Personal Touch Financial Services in the U.K. is going to put up a ‘Rogues Gallery’ on their website in order to criticise lenders who are directly undercutting the broker market. What is starting to surface in the UK is a price structure that embraces the ‘Direct Model’ rather than the ‘Independent Model’, what this means is that banks would rather have people call directly into their branch or ring them on their 1850-McCallCentre line rather than see a market that is dominated by independent advice. One of the main reasons is that they can juice Joe Public even more.
Recently Ulster Bank withdrew completely so that it can ‘cross-sell customers other high-margin products, like credit cards and overdrafts’ [quote sourced from Independent.ie]. It would be fair comment that if they got the mortgage via a broker they would probably not get the chance cross sell these products, and this is therefore the main reason for any bank to leave the broker market or to try and compete with brokers using such policies as ‘dual pricing’.
The outcome remains to be seen but we might not see every hippo in the pond being quite as fat next year as they were this year.

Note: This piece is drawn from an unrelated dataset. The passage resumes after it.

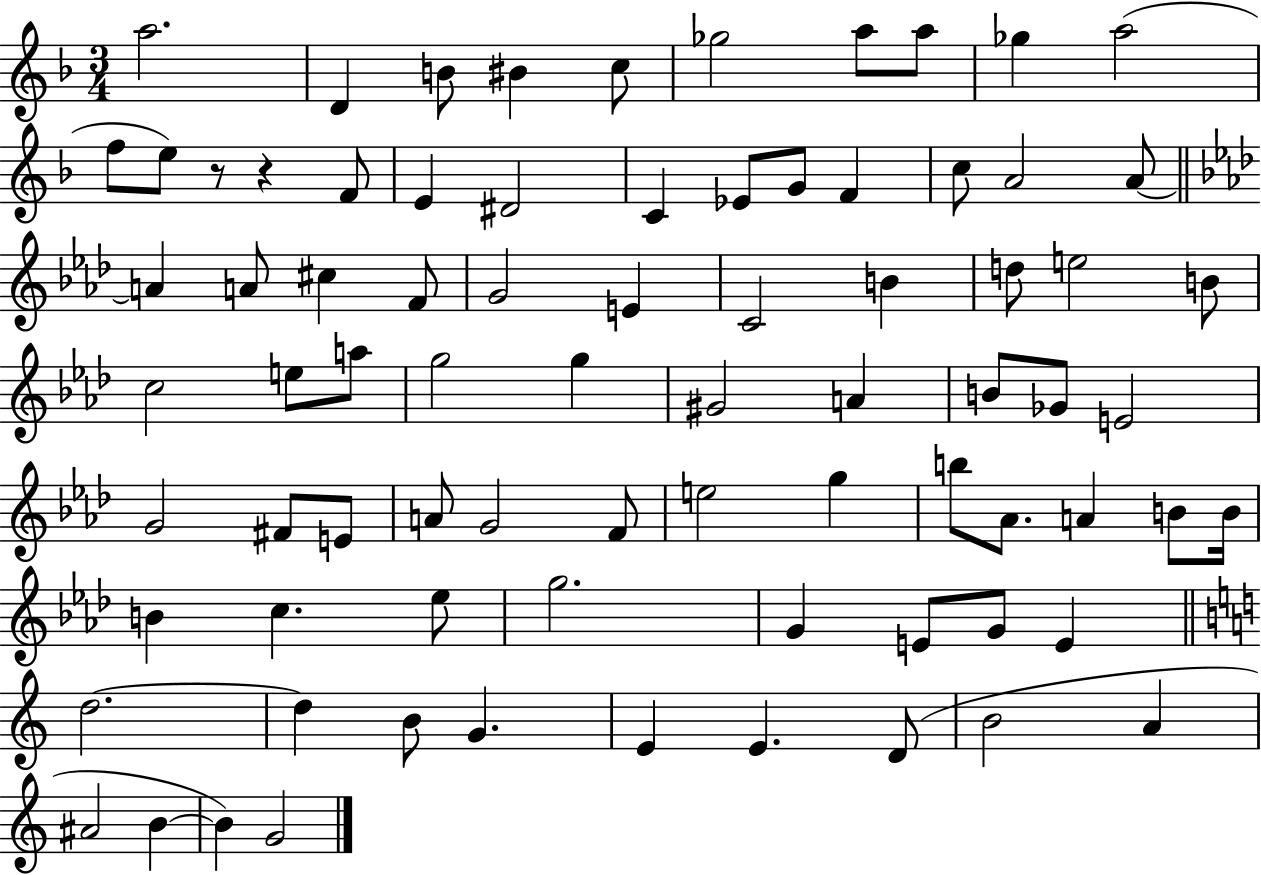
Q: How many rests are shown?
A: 2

That’s the reason banks don’t want to see the broker market grow any further than the nearly 60% it now represents, how do you obtain that ‘squeeze’ when only 40% of the people will voluntarily walk through your door? Hence brokers are not really loved by banks, and the recent moves by lenders both in the U.K. and Ireland are reflecting this.
The official response of Brokerage in the U.K. is ‘Many of the activities are absolutely disrespectful to the broker market and breaking agreed protocols. This is not about profit – this is about distribution. This practice has to stop! Brokers only want a fair playing field and parity. In a tough market place, we feel as though brokers are being kicked while they are down’. And as a show of independent thinking the Irish banks have followed suit, I’m pleased to see that originality is dead, it simply guarantees that entrepreneurs will survive.
Last week Bank of Ireland pulled the same stunt, they now have one set of prices for those that come in via brokers and another for people who come in directly, this is on top of a 50% reduction in commissions! The tough thing for brokers is that to get back to the old position we will need to see a 100% increase because if you bring 100% to 50% its a 50% reduction, but a 50% increase will only bring you back up to 75%.
The main point here though, is they cut brokers commissions in half and on top of that they want to drive brokers further out into the cold by giving people better rates if they don’t use a broker? That is just a punishment for choosing independence! It’s about the worst consumer decision going and one the will earn them a list in any rogues gallery under the moniker ‘we hurt people who opt for independence’. The loser on this particular point will be the Bank of Ireland PR machine, sadly I don’t believe this was even thought out….. I’m sure that shareholders will question the thinking on this one.
So you cut a person in half, and while they are rolling around on the ground trying to hold their guts in you start to kick them in the face, that’s the equivalent of what’s going on in the intermediary market, and I will verify this with any CEO of any bank live on the air. This is opportunism at its worst.
Banks in the U.K. are arguing that ‘market conditions’ are forcing them to put higher interest rates on broker loans, but do they have to pay for a brokers office space, distribution, pension, employees etc? No, because in truth brokerage is a low cost distribution model, in fact Bank of Scotland got 15% market share by dealing solely through brokers.
A Halifax spokesman says: “Halifax remains committed to the broker channel and believes that the vast majority of consumers prefer the choice, advice and service of a broker.” Exactly the reason why they should offer competitive deals through brokers one would think?
Many people don’t know that if a loan is changed in a certain amount of time (up to 5 years!) then the broker is ‘clawed back’ this means that the bank takes back the money they gave the broker in the first place! They can’t take back wages from direct staff though. So if we look truly at the market it will tell you that broker loans don’t have built in costs the way that direct loans do because you only pay out for a loan that is issued. However now that its hammer-time banks are not content with only a mortgage, they want that Cherry, they are purely focused on getting a client for all they can and retaining them.
Direct clients tend to do all of their business through one bank, and the banks love that, why wouldn’t they! Broker clients often have a mortgage with one provider, their insurance with another, and other bits of business spread about based on prices and service.
Here’s a few things to ponder, firstly, why is the brokerage channel always growing? Is it because we offer choice, independence, and flexibility?
Why is the Bankers ‘Direct’ model failing? Are they not meeting their clients needs? Do people think a Bank doesn’t have their interest at heart?
We don’t know for sure, but what we do know is that banks are making a concerted effort to ensure that brokers are a dying breed, the sad thing is that if they manage to successfully rid the market of brokers then there will likely be a ‘miraculous dissapearance’ of competition as we have seen in so many other markets where competition is non-existent.